▶ **SHORT EXERCISE**
Please rewrite the rows below, putting "counter stool" wherever "bar stool" appears and leaving all other wording unchanged.

START MATERIAL TO PROCESS

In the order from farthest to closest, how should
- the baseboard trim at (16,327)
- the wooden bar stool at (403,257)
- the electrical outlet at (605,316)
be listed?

END MATERIAL TO PROCESS

▶ **IN RESPONSE**
In the order from farthest to closest, how should
- the baseboard trim at (16,327)
- the wooden counter stool at (403,257)
- the electrical outlet at (605,316)
be listed?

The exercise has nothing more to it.